START Extracted material
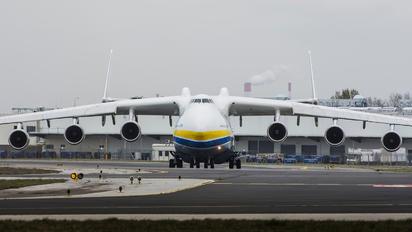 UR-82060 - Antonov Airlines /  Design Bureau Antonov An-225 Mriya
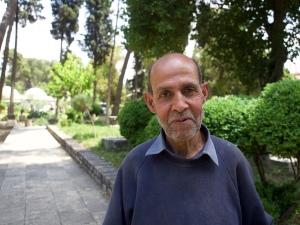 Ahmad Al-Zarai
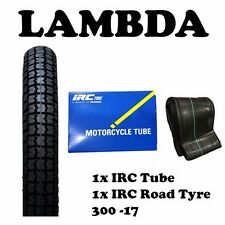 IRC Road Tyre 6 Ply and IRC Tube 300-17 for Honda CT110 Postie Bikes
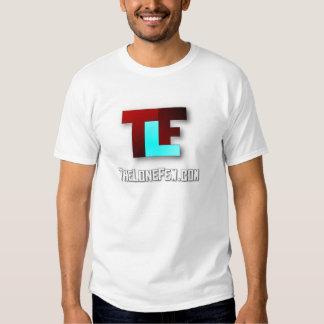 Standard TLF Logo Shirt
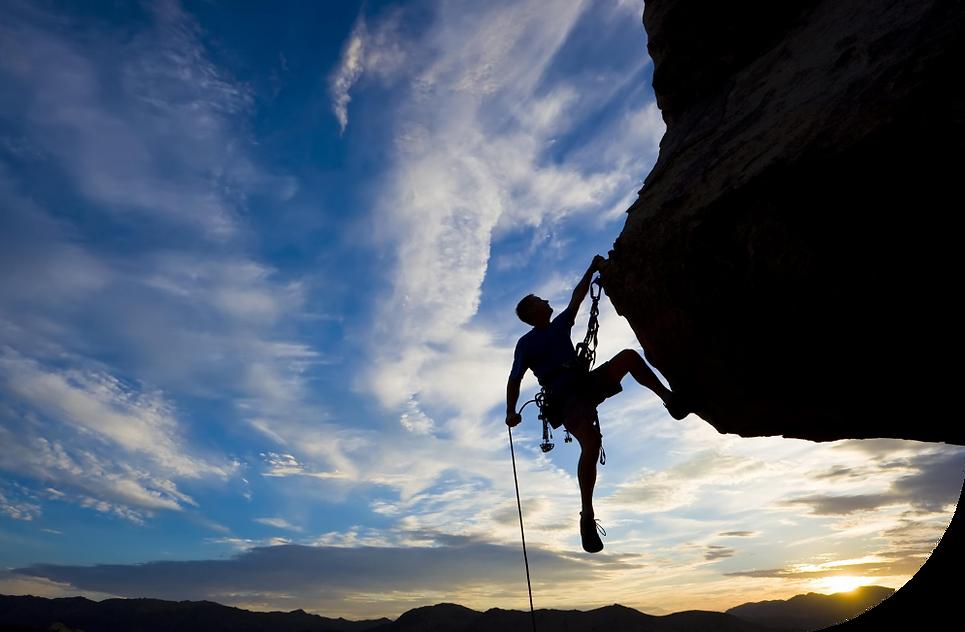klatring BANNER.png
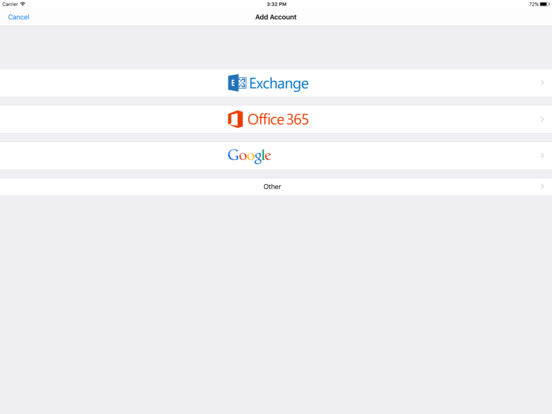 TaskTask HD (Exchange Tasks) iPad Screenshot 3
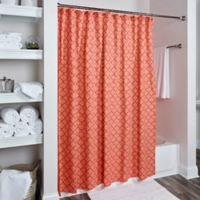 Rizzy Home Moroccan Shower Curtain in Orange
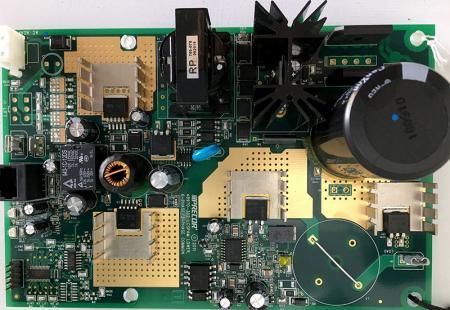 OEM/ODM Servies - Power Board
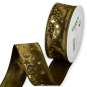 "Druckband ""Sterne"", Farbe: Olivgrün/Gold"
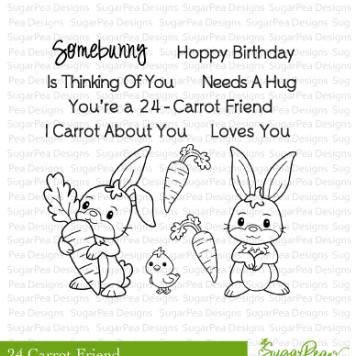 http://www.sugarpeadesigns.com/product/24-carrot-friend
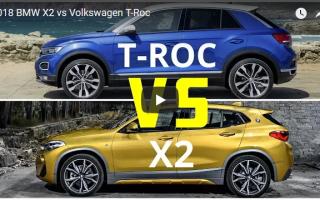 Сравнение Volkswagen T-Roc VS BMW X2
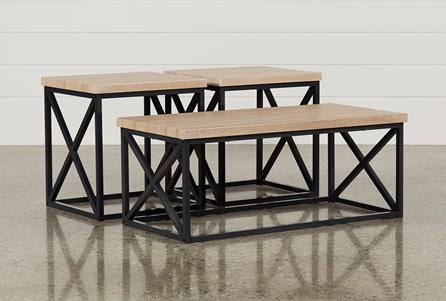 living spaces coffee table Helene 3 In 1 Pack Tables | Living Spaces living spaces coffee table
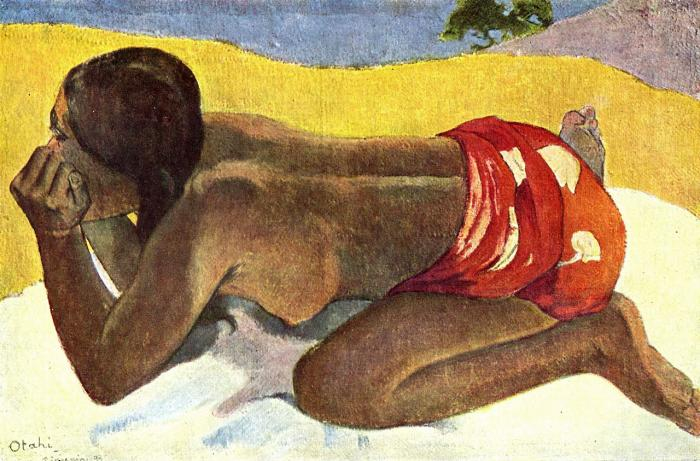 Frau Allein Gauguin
END Extracted material
START Extracted material
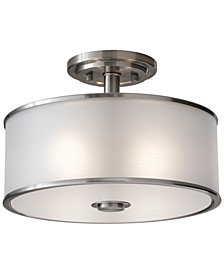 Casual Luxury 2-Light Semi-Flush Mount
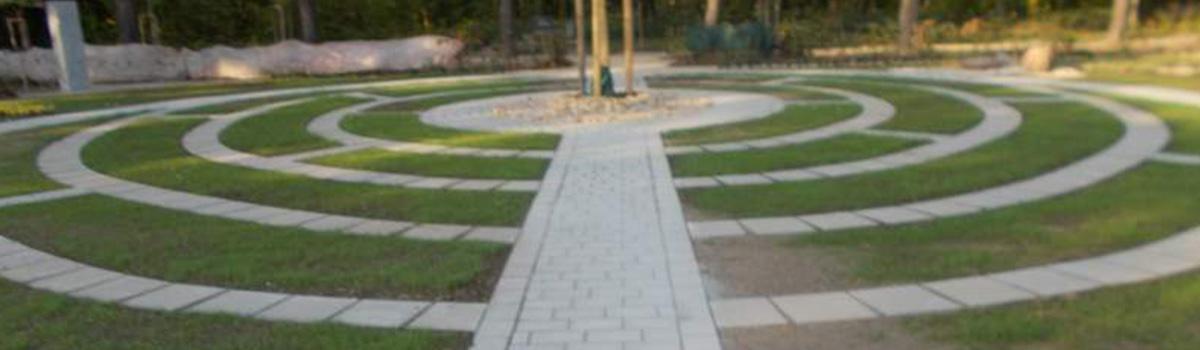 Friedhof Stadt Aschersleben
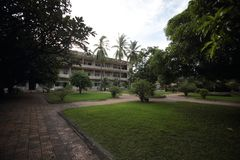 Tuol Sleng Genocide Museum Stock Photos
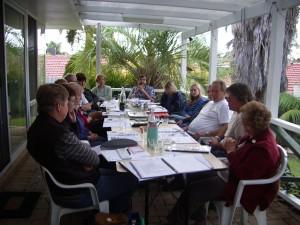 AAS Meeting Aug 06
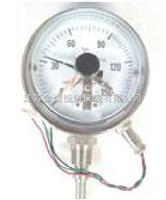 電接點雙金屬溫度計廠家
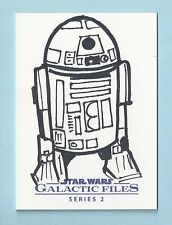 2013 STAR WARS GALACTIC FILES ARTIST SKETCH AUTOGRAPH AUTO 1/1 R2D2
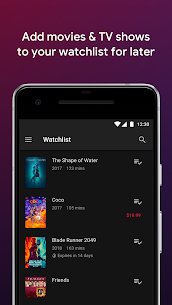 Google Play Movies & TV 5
END Extracted material
START Extracted material
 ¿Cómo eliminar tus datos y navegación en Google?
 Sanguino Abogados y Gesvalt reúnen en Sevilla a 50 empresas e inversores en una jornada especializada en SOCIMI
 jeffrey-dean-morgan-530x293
END Extracted material
What you are asked to do. From the records above, return exactly the lines running from the one that contains "Casual Luxury 2-Light Semi-Flush Mount" down to the one that contains "Google Play Movies & TV 5", both included, without any pictures.

Problem solution.
 Casual Luxury 2-Light Semi-Flush Mount
 Friedhof Stadt Aschersleben
 Tuol Sleng Genocide Museum Stock Photos
 AAS Meeting Aug 06
 電接點雙金屬溫度計廠家
 2013 STAR WARS GALACTIC FILES ARTIST SKETCH AUTOGRAPH AUTO 1/1 R2D2
 Google Play Movies & TV 5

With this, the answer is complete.